Exposure trials at Schiphol were limited to the ED zinc alloy coatings and the two metalceramic
coatings. At the end of the 462 day exposure period red rust was only found on
the as plated ED zinc-nickel coated panels. Trials conducted at Portsmouth covered all
the coatings being studied in the programme and continued for approximately two years.
At the end of this period the performance the following coatings showed no evidence of
red rust:-
• ED cadmium (as plated)
• ED cadmium (plated + passivation)
• ED zinc – nickel (plated + passivation)
• ED zinc – cobalt – iron (as plated)
• ED zinc – cobalt – iron (plated + passivation)
• Delta-tone
• SermeTel 984
• SermeTel 984/985
The PVD and ED aluminium coatings and UMS aluminium – magnesium coatings
generally performed poorly in comparison with electroplated cadmium.
4.2.3 Corrosion tests on scribed panels
Both accelerated corrosion tests and outdoor exposure trials were conducted on coated
panels scribed to expose the steel substrate. The time to first rust in the scribe region
was used as a measure of the ability of the coating to provide sacrificial protection.
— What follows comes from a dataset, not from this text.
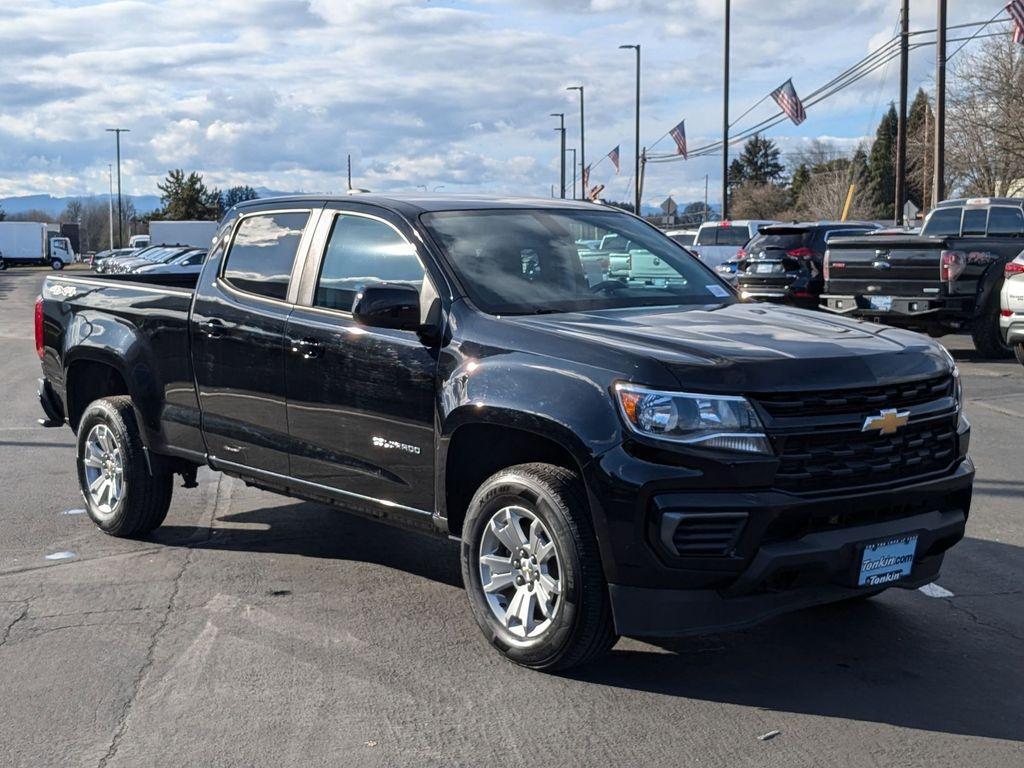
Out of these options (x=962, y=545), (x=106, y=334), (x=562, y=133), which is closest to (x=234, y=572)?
(x=106, y=334)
A) Accelerated corrosion tests
Results obtained from neutral salt fog testing showed large variations in time to rust
between the three laboratories carrying out the tests. For the purposes of this
investigation, the salt fog test has been used simply to rank the various coatings in terms
of their ability to sacrificially protect the substrate. The results obtained are summarised
in table 7. The main area of difference between the test results concerns the relative
performances of the SermeTel 984 and SermeTel 984/985 coatings. In the DERA tests
rusting in the scribe was detected after 168 hours exposure whilst in the Shorts and
Fokker trials times exceeding 2000 hours were reported (see Annex C). Electrochemical
measurements indicate that the potential difference between the coating and substrate is
much lower than for the zinc based coatings. Relatively short times to rusting might
therefore be expected. The discrepancy between the results may possibly be associated
with differences in the width of the scribe. This will be more significant with thick coatings
than with thinner coatings such as ED zinc-nickel.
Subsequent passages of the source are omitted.